Книга Горячее сердце - Николай Шпанов
Шрифт:
Интервал:
Закладка:
Однажды немецким танкам, упорно сопротивляющимся наступлению Красной Армии, удалось вклиниться в наше расположение. Их сдерживали наряду с наземными войсками немцев яростные удары нашей штурмовой авиации. Но осторожность требовала некоторого перемещения нашей авиационной стоянки. Как всегда, перебазирование нашей части было спланировано так, чтобы не прерывать боевой работы. Подразделения вылетели со старых точек на боевое задание, а возвращались уже на новые площадки. Перемещение вспомогательных служб, личного состава происходило таким же образом: никакого перерыва в боевой работе. Но то ли кто из наших штабных допустил ошибку в плане переброски, то ли что-то помешало точному его выполнению, во всяком случае, когда Прохор заехал на аэродром, чтобы окинуть его последним взглядом, он сразу заметил: из трубы блиндажа вьется дымок. Там грелся вооруженец, оставленный для наблюдения за отправкой бомб. Эти бомбы заберет тяжелый самолет транспортной эскадрильи, который прибудет сюда с рассветом. Вооруженец грелся в блиндаже на переменку с бойцом-часовым.

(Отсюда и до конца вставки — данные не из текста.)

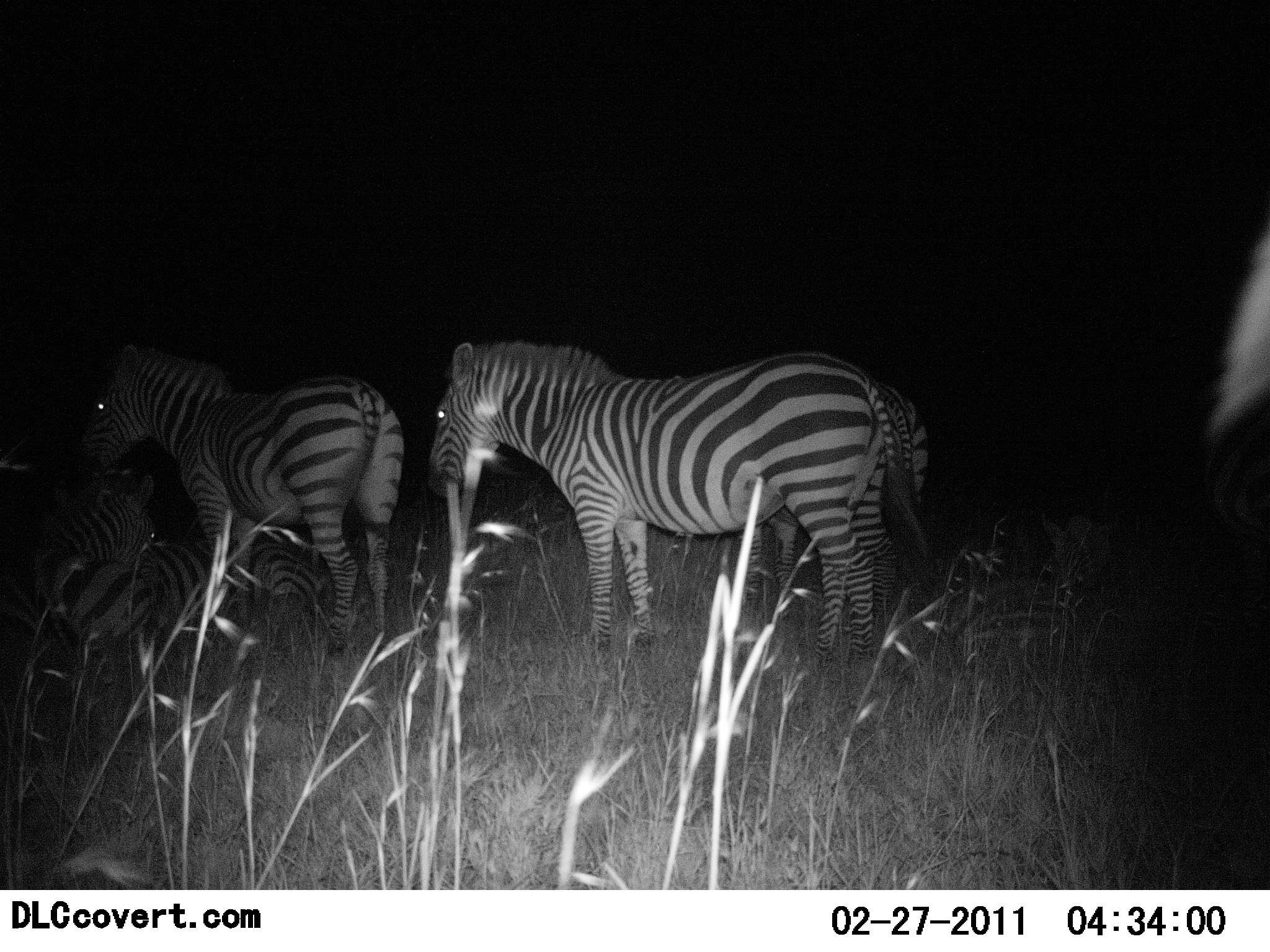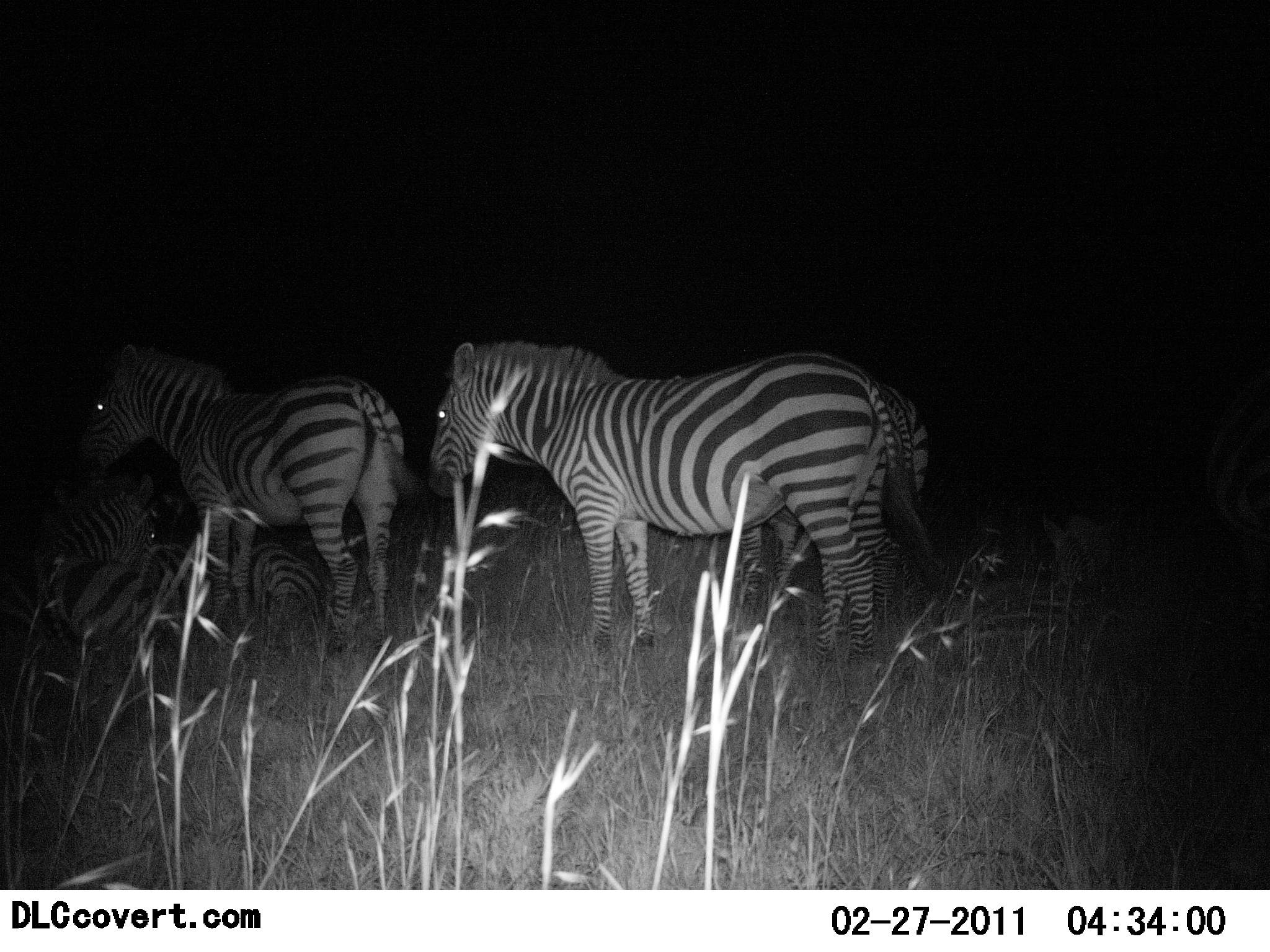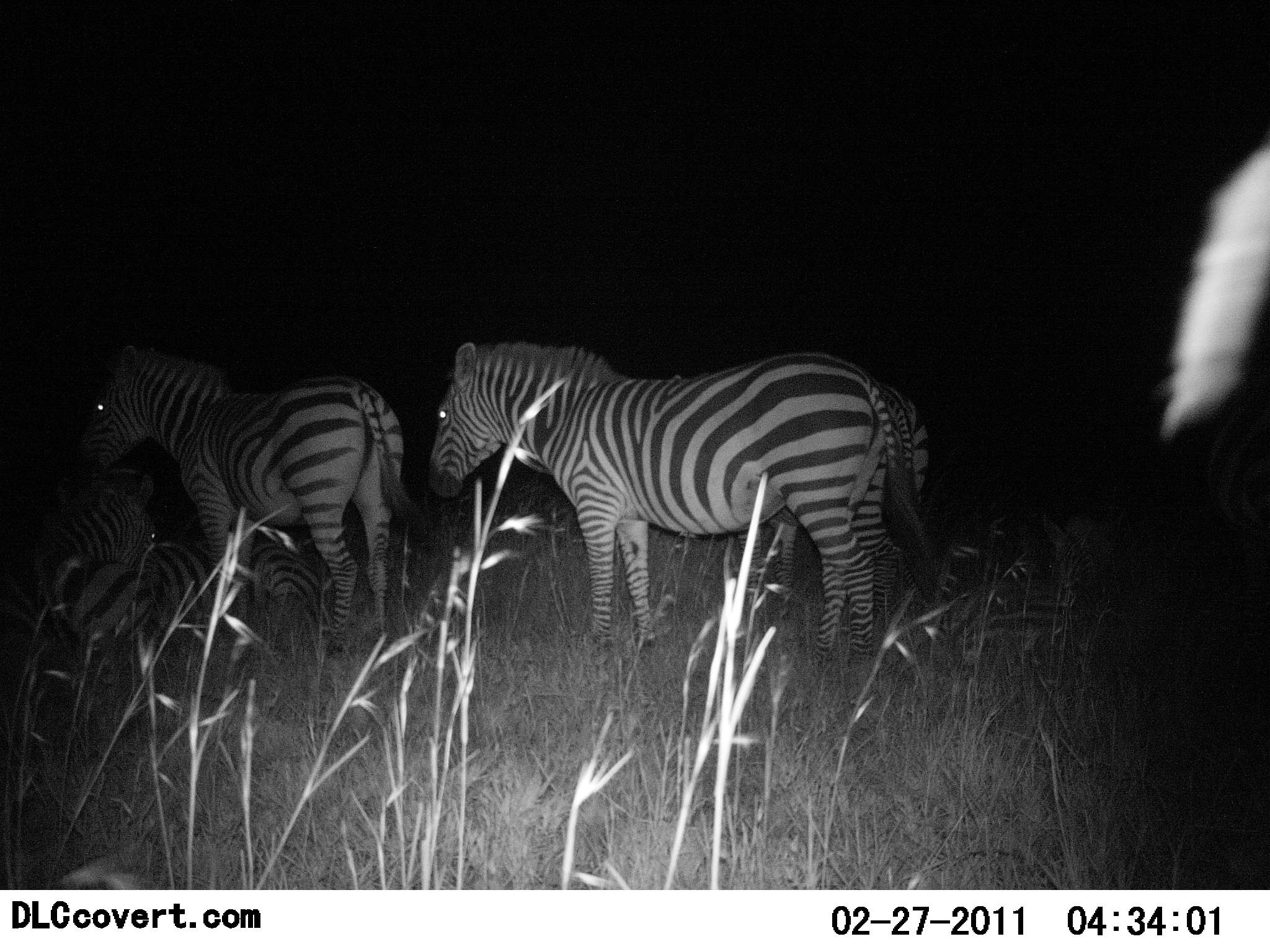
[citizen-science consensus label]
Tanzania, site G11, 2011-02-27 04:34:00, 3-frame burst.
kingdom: Animalia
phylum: Chordata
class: Mammalia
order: Perissodactyla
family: Equidae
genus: Equus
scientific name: Equus quagga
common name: plains zebra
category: zebra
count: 4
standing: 90%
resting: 70%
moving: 0%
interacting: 10%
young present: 0%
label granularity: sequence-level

По мере того как Прохор слушал доклад вооруженца, глаза его суживались и лицо принимало оттенок, который все мы хорошо знали: в это время лучше не попадаться на глаза командиру. В основательности его гнева никто не сомневался: на новых площадках каждый вооруженец - на вес золота. Оставление его здесь было ошибкой.
- Сойдите! - коротко приказал Прохор Рыбушкину. Тот проворно выскочил из командирского автомобиля, еще не понимая, к чему это клонится.- А вы садитесь сюда,- сказал Прохор вооруженцу и снова обернулся к адъютанту: Останетесь здесь. Проследите за погрузкой боеприпасов.

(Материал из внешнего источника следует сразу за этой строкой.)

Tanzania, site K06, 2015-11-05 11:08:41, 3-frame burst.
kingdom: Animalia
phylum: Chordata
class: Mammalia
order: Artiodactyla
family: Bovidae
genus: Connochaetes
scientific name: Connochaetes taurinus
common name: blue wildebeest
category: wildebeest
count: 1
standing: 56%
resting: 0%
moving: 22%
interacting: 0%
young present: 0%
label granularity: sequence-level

- Есть, - сказал Рыбушкин, но, когда Прохор уже готов был захлопнуть дверцу автомобиля, Рыбушкин вдруг обеспокоенно сказал: - Вот здесь консервы к завтраку, тут печенье, - он показывал свертки в ногах,- там масло...
- Ладно, ладно, - прервал его Прохор. - Прибудете и сами разберетесь. Есть у меня время думать о завтраке.

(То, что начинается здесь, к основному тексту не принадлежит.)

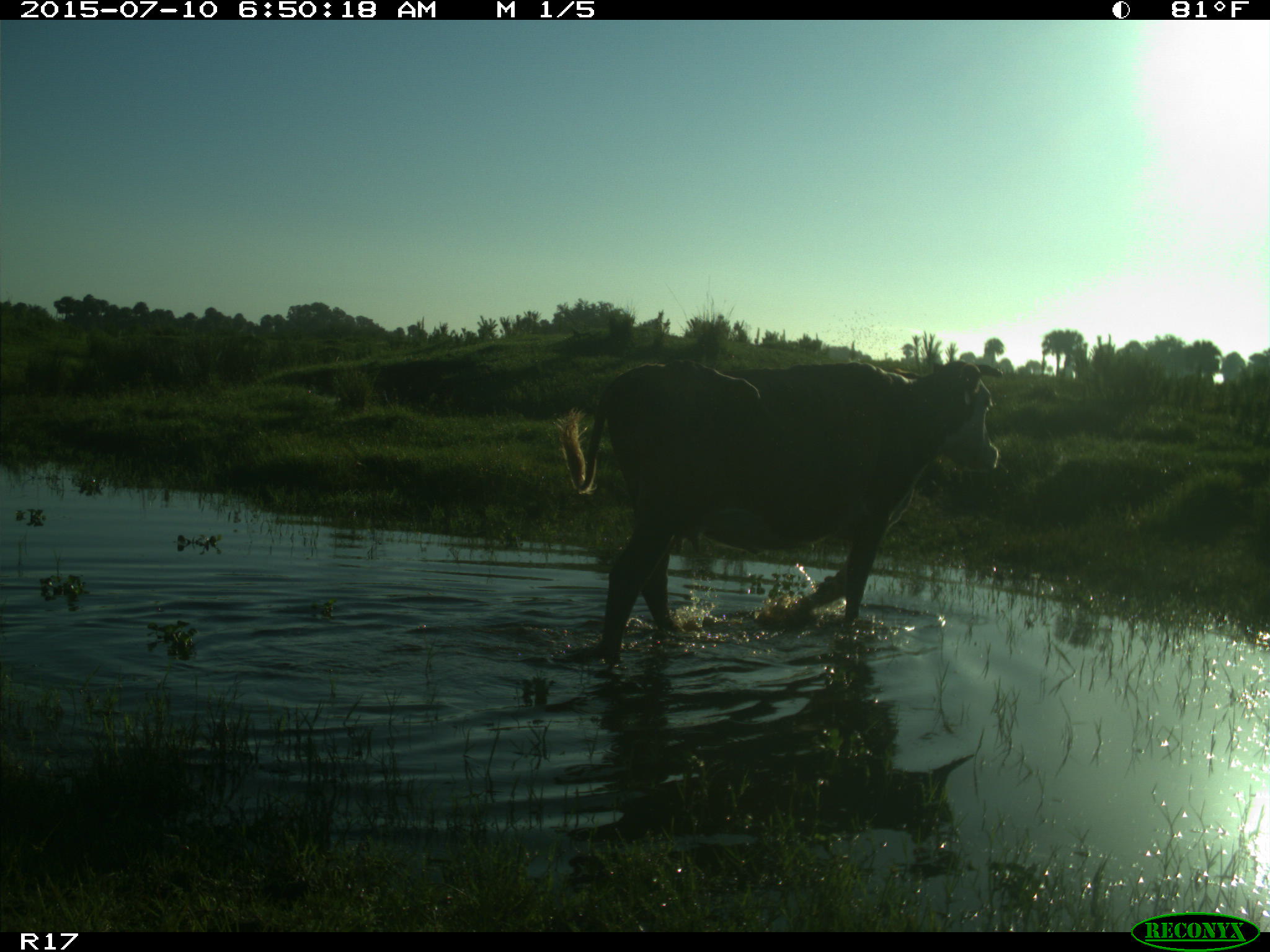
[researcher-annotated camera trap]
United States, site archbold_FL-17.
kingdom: Animalia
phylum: Chordata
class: Mammalia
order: Artiodactyla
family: Bovidae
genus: Bos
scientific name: Bos taurus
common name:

"Зис" скрипнул баллонами по свежему снегу и исчез за леском.
Рыбушкин вошел в гущу леса, где лежали боеприпасы, и, сменив бойца, отправил его греться.
Тяжелые лапы заснеженных елей висели над ящиками с бомбами, заботливо прикрывая их от глаз немецких разведчиков. Было светло, как днем. Полный месяц заливал аэродром ярким сиянием. Отчетливо виднелись полосы, накатанные самолетами на взлетах и посадках, В тишине замершего в безветрии леса слышались таинственные шорохи, то и дело выводившие Рыбушкина из задумчивости. Он ежился от холода, заползавшего под кожанку, и стучал ногой о ногу. Узкие адъютантские сапоги не были приспособлены к морозу, как и франтовская пилотка. То и дело приходилось хвататься за уши и тереть их, тереть...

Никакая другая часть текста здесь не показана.